The Last Page

Granny Goes to College

By Marian Heath Mundy-Hooper ’51

Notes from a 60th Reunion

Marian Heath Mundy-Hooper ’51 (center, shown with classmates Anne Eddison Brainerd and Virginia Cretella Mars)

I had my eyebrows tattooed for the occasion. No, not hearts or butterflies or skulls. I looked in the mirror one day and thought OMG, my 60th college reunion is upon me and something’s missing: Eyebrows!! I’ll be the only one without them.

So I had this salon kid make dark tracks with an ink marker. “Yikes, I can’t go out like that!” I howled when I saw it. “Many famous people have dark eyebrows,” my husband said. Except, in my case, the effect was more Groucho Marx than Frida Kahlo or Brooke Shields. With just a touch of Dracula. The tattoo kid assured me the color would fade. Thank goodness I wear glasses with dark frames.

A somber thought: I’ve been out of college for more years than the president of the United States has been alive. That means only one thing: My friends and I are really old. Although most of us will insist we don’t feel that old. Old people always say that.
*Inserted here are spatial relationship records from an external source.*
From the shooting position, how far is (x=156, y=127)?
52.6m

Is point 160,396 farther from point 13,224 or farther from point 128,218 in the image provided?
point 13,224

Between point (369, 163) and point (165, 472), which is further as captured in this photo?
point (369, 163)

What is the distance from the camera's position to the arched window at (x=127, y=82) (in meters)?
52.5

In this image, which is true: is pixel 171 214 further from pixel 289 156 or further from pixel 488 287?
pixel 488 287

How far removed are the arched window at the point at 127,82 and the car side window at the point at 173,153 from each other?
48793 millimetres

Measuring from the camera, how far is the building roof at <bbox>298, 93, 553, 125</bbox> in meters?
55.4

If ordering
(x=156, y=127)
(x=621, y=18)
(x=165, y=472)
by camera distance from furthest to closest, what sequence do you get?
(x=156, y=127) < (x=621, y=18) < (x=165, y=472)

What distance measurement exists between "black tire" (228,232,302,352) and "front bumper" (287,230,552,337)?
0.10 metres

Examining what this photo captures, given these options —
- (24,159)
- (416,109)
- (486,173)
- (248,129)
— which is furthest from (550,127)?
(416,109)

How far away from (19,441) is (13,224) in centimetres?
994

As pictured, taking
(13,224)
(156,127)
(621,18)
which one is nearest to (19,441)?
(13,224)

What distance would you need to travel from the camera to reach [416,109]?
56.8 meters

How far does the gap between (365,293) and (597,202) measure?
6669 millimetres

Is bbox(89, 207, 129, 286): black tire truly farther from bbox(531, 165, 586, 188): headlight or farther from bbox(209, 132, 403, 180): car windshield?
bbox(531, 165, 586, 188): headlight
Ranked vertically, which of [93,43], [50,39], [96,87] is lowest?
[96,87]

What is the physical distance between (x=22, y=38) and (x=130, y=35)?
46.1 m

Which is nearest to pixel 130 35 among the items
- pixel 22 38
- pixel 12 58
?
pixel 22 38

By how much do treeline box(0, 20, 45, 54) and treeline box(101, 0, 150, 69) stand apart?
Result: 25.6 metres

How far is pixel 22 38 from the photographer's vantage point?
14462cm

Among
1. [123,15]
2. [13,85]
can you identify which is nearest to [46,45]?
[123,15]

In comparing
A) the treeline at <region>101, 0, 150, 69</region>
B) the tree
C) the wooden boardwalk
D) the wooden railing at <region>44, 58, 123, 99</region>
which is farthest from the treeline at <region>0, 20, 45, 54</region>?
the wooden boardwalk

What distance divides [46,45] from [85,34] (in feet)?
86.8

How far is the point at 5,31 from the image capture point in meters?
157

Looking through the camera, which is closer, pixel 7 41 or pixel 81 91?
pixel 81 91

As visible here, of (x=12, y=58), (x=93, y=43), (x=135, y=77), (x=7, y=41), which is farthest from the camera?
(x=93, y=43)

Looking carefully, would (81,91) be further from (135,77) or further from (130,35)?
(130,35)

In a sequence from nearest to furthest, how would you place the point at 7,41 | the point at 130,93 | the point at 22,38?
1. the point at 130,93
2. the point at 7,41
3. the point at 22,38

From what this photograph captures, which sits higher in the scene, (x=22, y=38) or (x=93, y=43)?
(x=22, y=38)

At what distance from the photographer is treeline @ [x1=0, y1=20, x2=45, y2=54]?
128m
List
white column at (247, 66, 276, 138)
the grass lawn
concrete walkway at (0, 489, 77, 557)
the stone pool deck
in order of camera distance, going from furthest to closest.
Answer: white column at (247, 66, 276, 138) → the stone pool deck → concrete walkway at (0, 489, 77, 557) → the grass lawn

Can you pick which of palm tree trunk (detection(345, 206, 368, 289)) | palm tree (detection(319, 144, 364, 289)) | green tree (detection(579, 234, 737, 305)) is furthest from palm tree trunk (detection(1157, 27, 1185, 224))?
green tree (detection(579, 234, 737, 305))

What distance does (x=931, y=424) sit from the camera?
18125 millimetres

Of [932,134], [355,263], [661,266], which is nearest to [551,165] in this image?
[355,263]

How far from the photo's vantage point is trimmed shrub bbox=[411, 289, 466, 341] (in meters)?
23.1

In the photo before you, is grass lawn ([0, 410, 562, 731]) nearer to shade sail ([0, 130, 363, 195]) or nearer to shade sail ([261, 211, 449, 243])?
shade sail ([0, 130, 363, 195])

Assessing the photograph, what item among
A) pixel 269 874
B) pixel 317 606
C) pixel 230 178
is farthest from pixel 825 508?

I was lucky to go to Vassar, now full of really smart, helpful, attractive young people who major in things like cosmology, as opposed to cosmetology, which would actually be way more useful. They often go on to advanced degrees. In my day, most of us got the M.R.S. degree, although we did have some vintage female overachievers, doctors, lawyers, scholars, educators, a distinguished actress, and of course, Jackie Bouvier Kennedy Onassis, who bailed after two years, preferring Paris to Poughkeepsie.

At this year’s reunion, Main Building looked reassuringly familiar, except for all these college girls wandering around dressed up as grandmothers, many with gray hair. Obviously a costume party. I asked one of the granny impersonators where our class sign-in place was. “Heathie!” she hollered. “Bunny!” I yelled back. There followed an orgy of college-nickname screaming: Fergie! Twiss! Tigger! Is Fuzzy here? (Katherine B. hasn’t been called Fuzzy in decades. Her grandchildren don’t know that was her nickname, so don’t tell, okay?)

And all of a sudden, it’s 1950 and we’re stumbling across the Quad in the rain late for an eight o’clock with our raincoats over our rolled-up pajamas. It brought back my most embarrassing college experience: The time I got my pink pajama leg stuck in my bicycle chain and sort of limped my bike over to the window of French class (Rocky, ground floor). I tried to signal a pal to come out and help me. But of course the professor saw me. So there’s our teacher down on his hands and knees in the rain trying to untangle my pajama leg from my bicycle chain in full view of the whole tittering class. I could have, as they say, died.

I read somewhere that only happy and successful people show up at reunions. That is absolutely not true, in our case. Over the years, the reunion ambience has naturally reflected our stage of life—the striving years, the bragging years, the hot flash reunions, the confessional reunions, where we learn of infidelities, addiction, suicide, mental illness and similar serious problems. In other words: Life. In our middle years, reunion conversations often covered what I think of as the D topics: divorce, drugs, disease, disaster, death. And the realization that no college offers Preparation for Tragedy 201. Prerequisite: Be born.

Long past the competitive “my-kids-are-smarter-than-yours-and-my-job’s-more-important-even-if-your-chandelier’s-bigger” phase, our class reunion atmosphere now is one of affectionate acceptance and support. Even if the support includes a cane or walker and the discussions center around body parts, with emphasis on retrofitting to avert collapse. Even the bragging about grandkids was mercifully muted.

There’s the continuing sadness of knowing that the class “In Memoriam” list will get longer than the class mailing list. And of watching our Class Notes section, dragging its obituaries, gradually creeping to the front of this magazine.

But now, at least and at last, my classmates and I feel we’re truly mature and can finally concentrate on what’s really important—like counting the number of women on the campus tour bus who color their hair (only 9 out of 22). And figuring out who’s had what “work done.” And, in my case, practicing really hard to relax my forehead so my eyebrows won’t appear above my glasses.

Marian Heath Mundy-Hooper ’51 (center, shown with classmates Anne Eddison Brainerd and Virginia Cretella Mars) is a writer whose serious work has appeared in numerous publications. She also writes a nonserious monthly column, “Today’s Mundy,” for a chain of New Jersey weeklies. A version of this article first appeared in the June 14, 2011, issue of the Huffington Post.